§ What the task asks
Lines from the one with "United States, site archbold_FL-22." through the end of the listing below are to be retyped exactly.

§ Extracted material
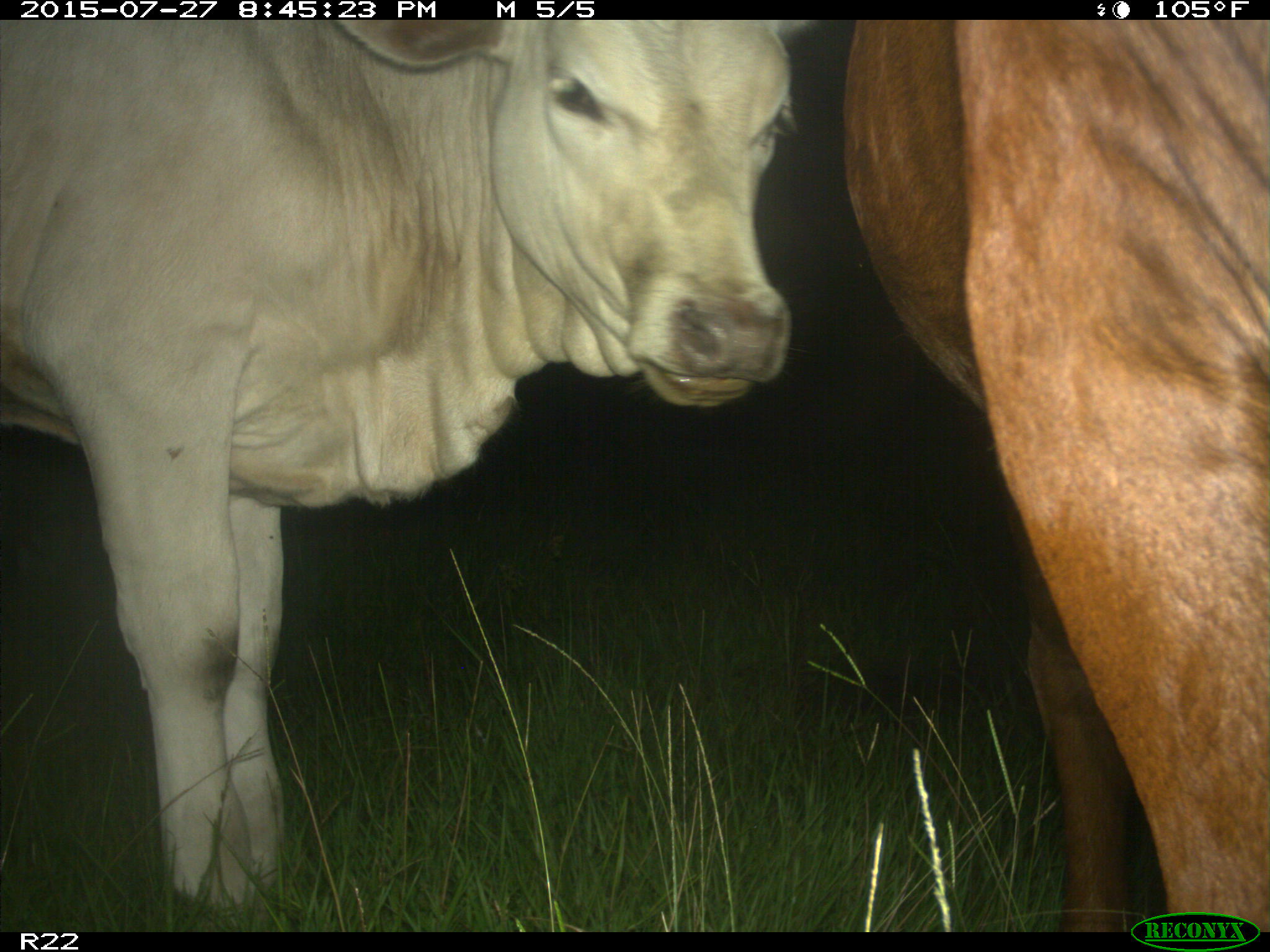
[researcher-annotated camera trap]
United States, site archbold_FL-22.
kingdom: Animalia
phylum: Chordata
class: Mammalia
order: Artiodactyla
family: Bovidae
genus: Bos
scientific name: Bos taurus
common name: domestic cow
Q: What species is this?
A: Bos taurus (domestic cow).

§ Result for this task
United States, site archbold_FL-22.
kingdom: Animalia
phylum: Chordata
class: Mammalia
order: Artiodactyla
family: Bovidae
genus: Bos
scientific name: Bos taurus
common name: domestic cow
Q: What species is this?
A: Bos taurus (domestic cow).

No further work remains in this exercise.